Liebe Anna,
ich habe die Ultraschalluntersuchung des Herzens durch die Speiseröhre (TEE) schon drei Mal hinter mich gebracht. Das erste Mal ohne “Beduselungsmittel”. Eine Bekannte von mir arbeitete auf der Station und meinte, ich würde das auch so schaffen. Vorher wird durch ein Spray der Rachen lokal betäubt, dann legt man sich auf die Seite und muss einen Schlauch schlucken. Während man schluckt, schieben sie den Schlauch nach unten und schallen dann das Herz. Wichtig ist, dass man nur durch die Nase atmet, wobei das für mich eine echte Konzentrationsübung war, denn wer atmet schon automatisch durch die Nase, wenn der Mund sperrangelweit offen steht
. Doch sonst kommt Luft in die Speiseröhre und man sieht nicht so gut auf das Herz. Das Bewegen des Schlauches kann einen Würgreflex auslösen, doch wenn der Arzt den Schlauch ganz langsam bewegt, geht es besser.
Vor der Untersuchung wird ein venöser Zugang gelegt, über den dann während der Untersuchung ein Kontrastmittel gespritzt wird. Man wird dann zum Pressen aufgefordert, damit der Druck im Herzen erhöht wird und der Arzt sehen kann, ob von dem Kontrastmittel etwas vom rechten Vorhof in den linken Vorhof wandert, was eigentlich nicht sein sollte. Bei mir war es so.
Ob man ein PFO verschließen soll oder nicht, ist in der Ärztewelt sehr umstritten. Ich hatte Arztmeinungen in beide Richtungen und musste mich entscheiden, und ich hatte mich FÜR den Verschluss entschieden. Dieser Eingriff erfolgt über die große Vene in der re. Leiste und verläuft wie eine Herzkatheter-Untersuchung. Nur dass dabei ein Doppelschirmchen im Herzen aufgespannt wird. Über diese beiden Schirmchen, die mit einem festen Steg verbunden sind, wächst dann Herzgewebe drüber und alles ist dicht.
Vor diesem Eingriff wurde noch einmal ein TEE gemacht, das machte ich dann zur Abwechslung mit Beduselungsmittel. Es war deutlich angenehmer, allerdings brauchte ich einige Zeit, bis ich im Kopf wieder klar war. Wobei man sich selber für topfit hält. Ich meinte auch, gleich danach ein Buch lesen zu müssen, und stellte etliche Stunden später fest, dass von dem Inhalt in meinem Gehirn nichts mehr vorhanden war. Also auf gar keinen Fall danach Auto fahren oder ein Testament verfassen (kleiner Scherz am Rande).
Das dritte TEE bekam ich zwei Monate nach dem Eingriff zur Kontrolle.
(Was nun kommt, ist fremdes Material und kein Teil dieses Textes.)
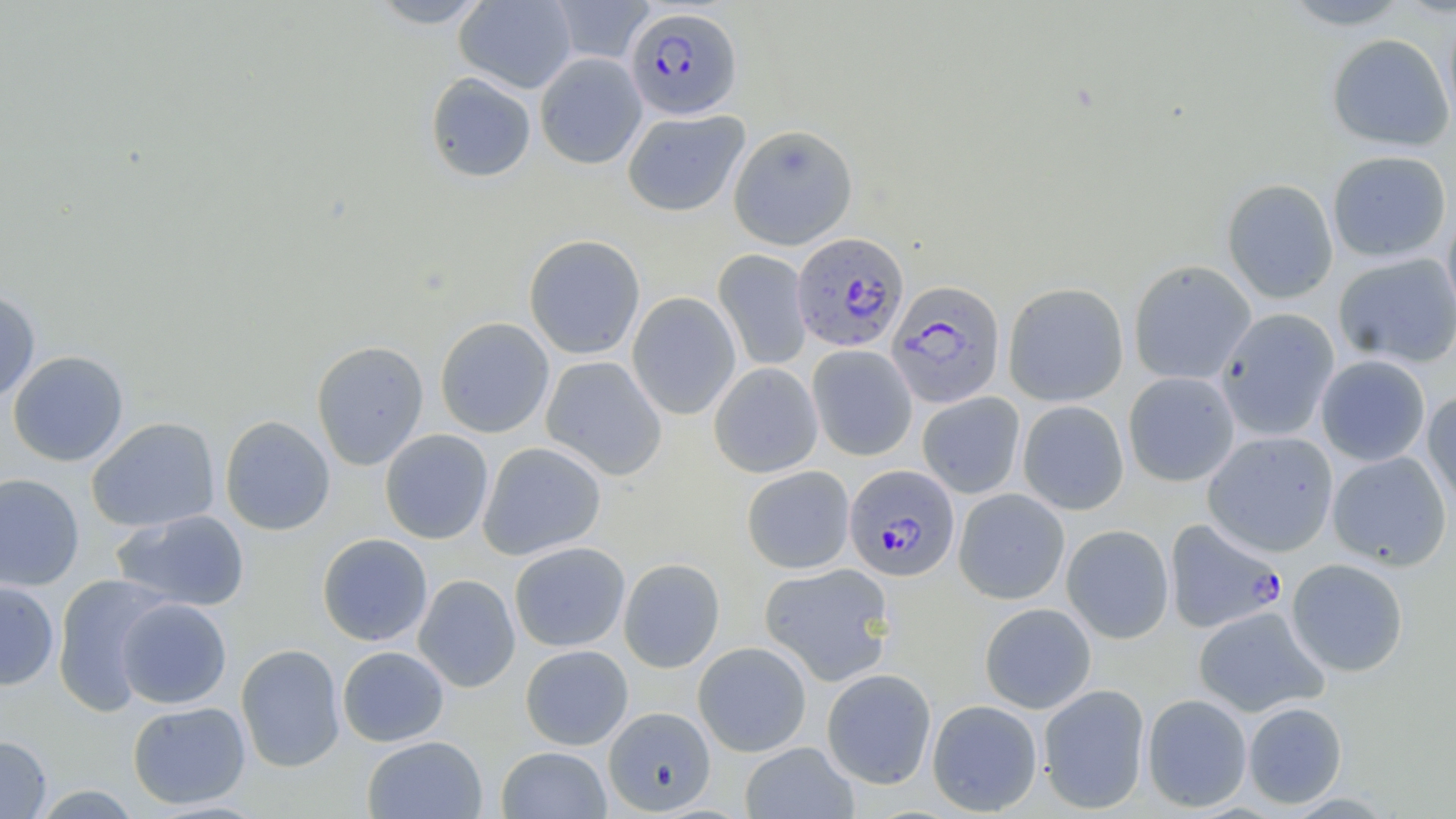 Approximate bounding boxes as [x1, y1, x2, y2] in pixels. Plasmodium falciparum-infected red blood cell locations: [625, 6, 742, 119], [790, 232, 909, 352], [886, 280, 1005, 408], [844, 464, 960, 581], [1164, 518, 1288, 633]. Uninfected red blood cell locations: [366, 0, 494, 28], [454, 0, 577, 93], [549, 0, 655, 65], [1278, 0, 1415, 30], [1443, 8, 1456, 133], [1327, 33, 1454, 151], [535, 52, 647, 169], [424, 72, 536, 183], [622, 109, 749, 216], [728, 123, 858, 250], [1326, 150, 1452, 263], [1221, 178, 1339, 304], [1441, 209, 1456, 325], [523, 234, 646, 360], [714, 249, 812, 370], [1333, 253, 1456, 369], [1128, 259, 1256, 385], [1003, 282, 1129, 407], [0, 290, 41, 402], [627, 292, 741, 420], [1216, 308, 1339, 441], [434, 317, 554, 438], [312, 339, 429, 470], [807, 344, 917, 461], [8, 350, 129, 466], [1316, 354, 1431, 466], [540, 356, 668, 480], [709, 362, 823, 478], [1123, 372, 1240, 487], [1422, 389, 1456, 514], [916, 392, 1025, 498], [1017, 400, 1129, 515], [220, 415, 336, 535], [86, 416, 220, 533], [379, 429, 494, 544], [1202, 430, 1339, 557], [478, 442, 607, 560], [1327, 451, 1452, 571], [742, 466, 855, 574], [0, 472, 84, 591], [954, 488, 1070, 605], [111, 509, 250, 612], [1061, 524, 1174, 644], [317, 533, 432, 646], [509, 542, 630, 652], [618, 558, 725, 673], [1286, 558, 1409, 677], [759, 562, 896, 686], [51, 574, 174, 715], [413, 574, 520, 693], [0, 581, 60, 691], [116, 598, 231, 709], [979, 602, 1096, 713], [1193, 606, 1328, 717], [693, 642, 812, 757], [235, 644, 346, 772], [520, 644, 633, 750], [337, 646, 449, 747], [821, 668, 937, 789], [1038, 683, 1151, 814], [1141, 694, 1252, 812], [927, 699, 1043, 816], [127, 701, 251, 809], [1242, 701, 1347, 809], [603, 706, 716, 815], [0, 735, 52, 818], [362, 735, 488, 819], [740, 742, 858, 819], [496, 746, 611, 819], [30, 785, 143, 818]. Slide-level diagnosis: Plasmodium falciparum. Image is 1456×819 pixels. May-Grünwald-Giemsa stain. Optical microscopy. One field of a larger specimen. Captured at 1000x magnification. Thin blood smear.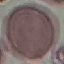

result = negative for malaria parasites
capture = smartphone camera at the microscope eyepiece
preparation = thin blood film
stain = Giemsa
image type = automatically extracted cell patch, resized to 64 × 64 pixels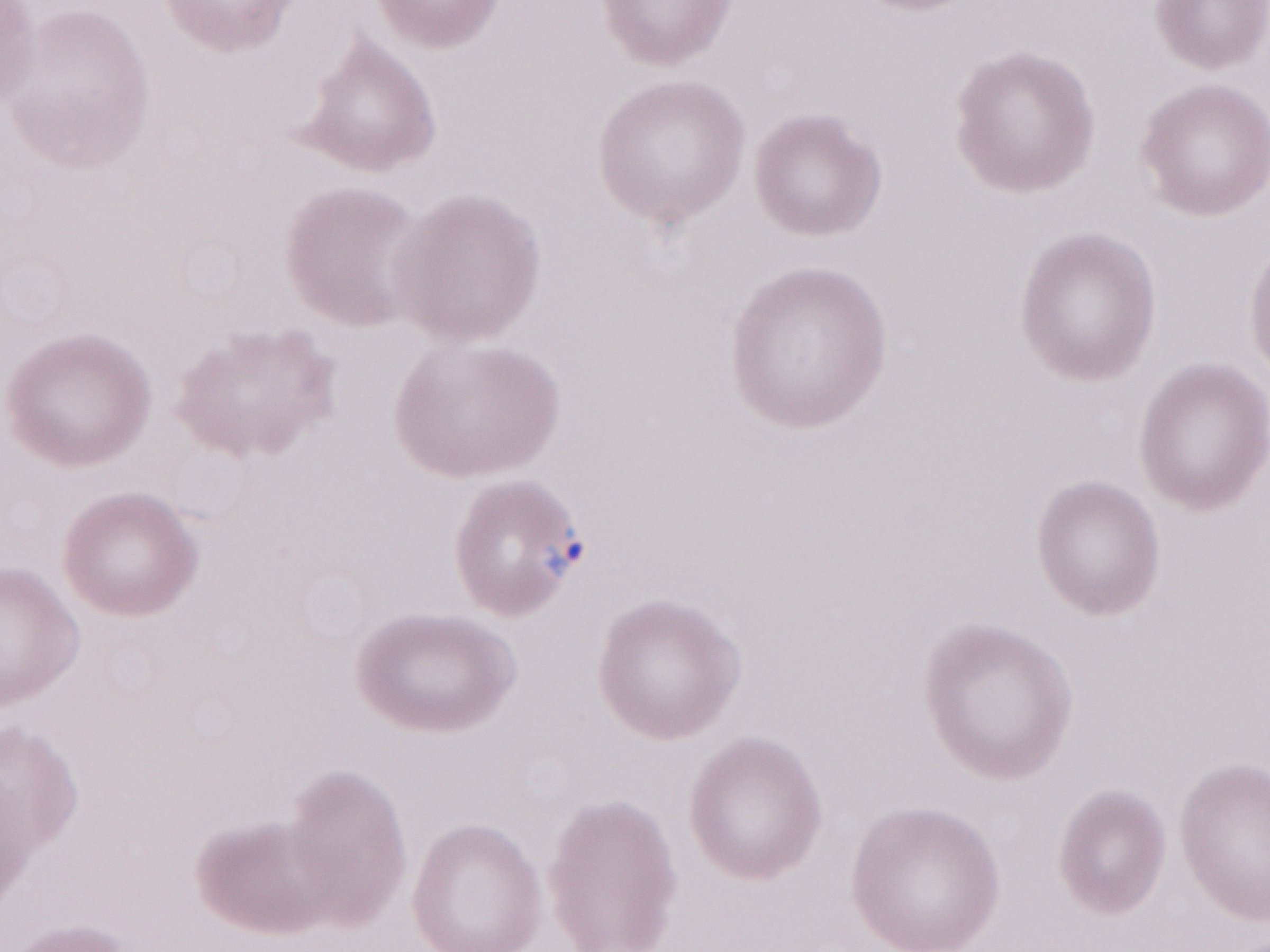

Thin blood film. Image is 1270×952 pixels. Patient diagnosis: malaria infection. One field of this slide. Olympus BX43 microscope, Olympus DP73 camera. 1,000x magnification. May-Grünwald-Giemsa (MGG) stain.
Da war bei mir schon alles dicht, wobei das auch ein paar Monate länger dauern kann.
Der Grund meines PFO-Verschlusses war nicht die Migräne, sondern ein vorausgegangener Schlaganfall. Ich weiß, dass Studien laufen (oder liefen?), die untersuchen sollen, ob sich ein PFO-Verschluss positiv auf die Migräne auswirkt. Soweit ich gehört habe (aber genaues weiß ich nicht), verändert sich die Migräne dadurch nicht.
Anders ist es aber, wenn man viele Auren hat, bei denen man nicht weiß, ob diese durch minikleine Blutgerinnsel ausgelöst werden, die durch ein PFO im Gehirn landen, anstatt wie bei jedem anderen Menschen unauffällig in der Lunge zu “verschwinden”. Als Laie kann ich dir dazu aber nicht mehr sagen.
In den ersten Monaten nach dem Eingriff hatte ich manchmal erstaunlich lange Pausen zwischen den Attacken. Ob das mit dem PFO-Verschluss zusammenhing, weiß ich nicht, denn zeitgleich landete ich hier im Forum, lernte unglaublich viel zum Thema Migräne (wobei ich früher mal dachte, ich wüsste schon alles…) und setzte auch viel von den Tipps zur Vorbeugung um. Was also letztlich die Besserung bewirkte, bleibt unklar.
Und so geht es mir auch heute noch. Ich habe mich bei einer durchschnittlichen Migränefrequenz eingependelt, die ein wenig unter der von früher liegt, habe aber auch vieles in meinem Leben umgestellt.
Wenn du noch Fragen hast, nur raus damit, ich will hier nur keinen Roman schreiben.
Vor der Untersuchung musst du auf jeden Fall keine Angst haben, das ist wirklich machbar.